The camp became an annual trip for the family. Patrick took a week off from his work as a consulting engineer each year to be a counselor there, too.
"It was such an amazing experience, spending time with these kids," he said. "It was so rewarding."
Patrick had been unhappy at work for some time. The long hours, pressure and politics were getting to him. Working with the campers was like a breath of fresh air. It was tough at times but, mostly, it was fun.
"You really have to accept them where they are and work with them at that level," he said.
As Sean's health improved and he was able to play some sports, Patrick started coaching Sean's tee-ball and baseball teams. He enjoyed helping the children do their best at the game.
Maybe he'd enjoy teaching, he thought. So he signed up for night classes at York College to work toward his teaching certificate and became a parent volunteer in Sean's fourth-grade classroom at Dallastown's Ore Valley Elementary.
Then, one day in February 2006, after working as an engineer for 12 years, Patrick quit his job.
"I didn't realize how much it was affecting him until I saw him free of that," Wendy said.
That fall, he became a full-time student.
"I definitely jumped off a cliff doing that, but my family was very supportive," he said. "It was a weight off my shoulders."

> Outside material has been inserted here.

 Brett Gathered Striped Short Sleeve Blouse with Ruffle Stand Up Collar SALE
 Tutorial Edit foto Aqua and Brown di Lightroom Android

These days, Sean takes only three medicines each day - one to boost his iron levels, one to one to control his blood pressure.

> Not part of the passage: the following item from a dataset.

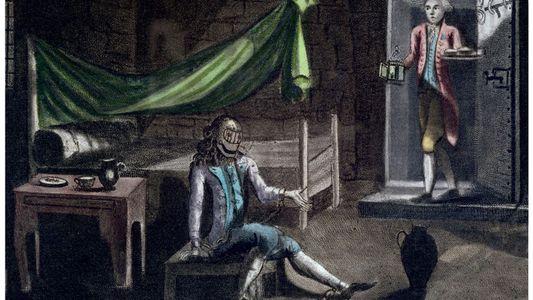 Quem era o Homem da Máscara de Ferro?
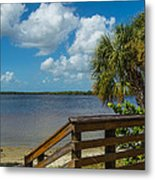Florida Beach Sky Line. Metal Print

He plays baseball and is in the chorus at his school. He wants to play the drums - or maybe the saxophone - and maybe travel to Australia with the People to People student ambassador program.

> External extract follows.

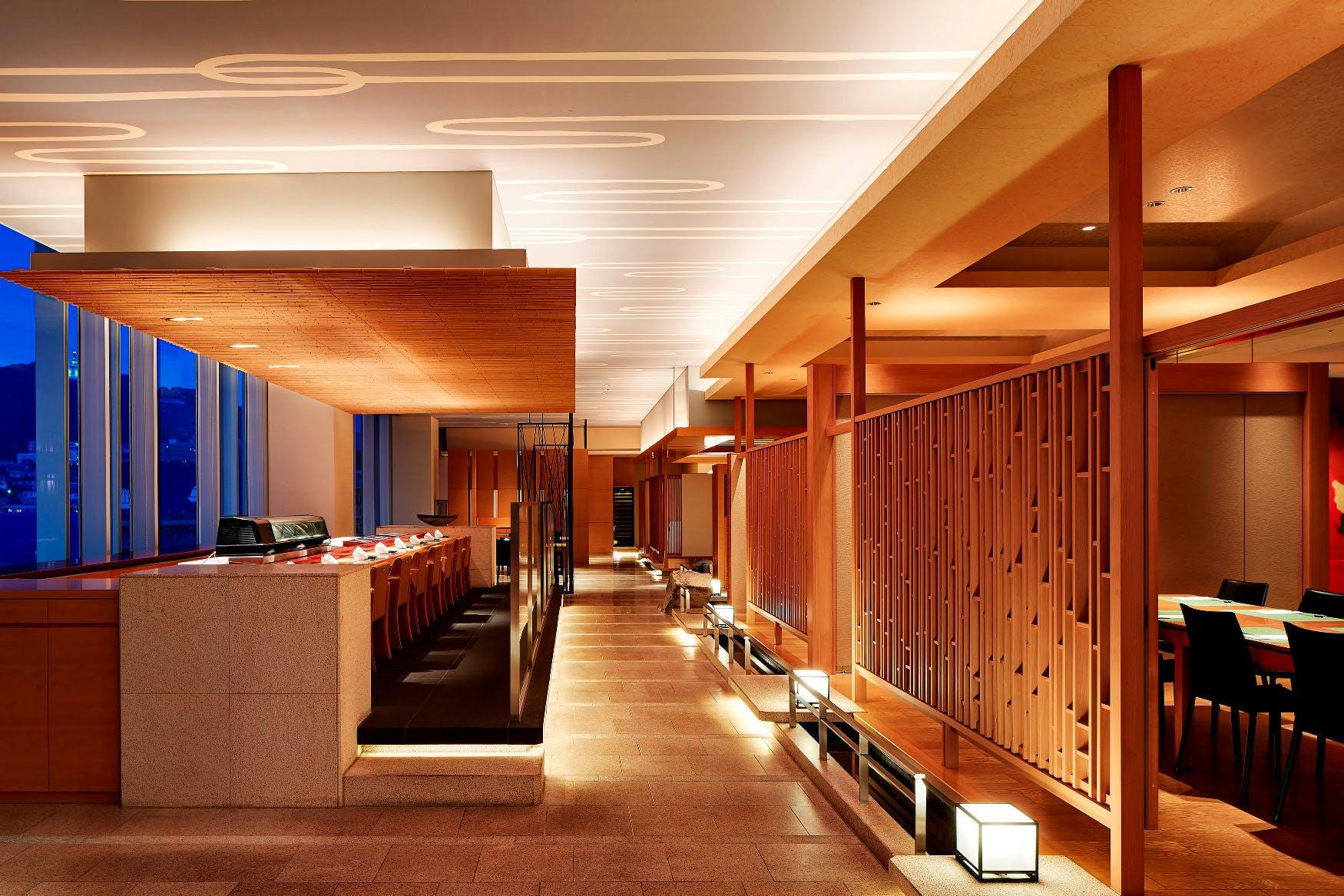 日本食 雅庭/シェラトングランドホテル広島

Wendy said that, eventually, Sean will need another kidney transplant, but there's no way to put a time frame on when.
Patrick guesses that if it weren't for the experiences he went through with Sean, his values and priorities might not have shifted.
"I'd probably still be doing what I was doing," he said. "But quitting my job and taking a $30,000 pay cut was not nearly as big of a trauma as I went through with my son. I had become less worried about the monetary side of things and more concerned with having a good life."
Justine Kloske, a fourth-grade teacher at Ore Valley, first met Patrick 10 years ago, when she taught with his wife at West York School District. "He was much more serious then," she said.
Last year, Patrick was a parent volunteer in her classroom. "In the classroom, he has a magnetism about him with the kids," Kloske said. "They'd get excited on days when he would come in. ... I think since going through all that with Sean, it's made him think about what is important. He's going to be a great teacher because of the life experiences he has had."
Wendy said that, every day, she looks at her husband and the scar on his left side, and she gives thanks for having him as the hero in their lives: "Without him and all of his wonderful support, our family may have never gotten through those rough times."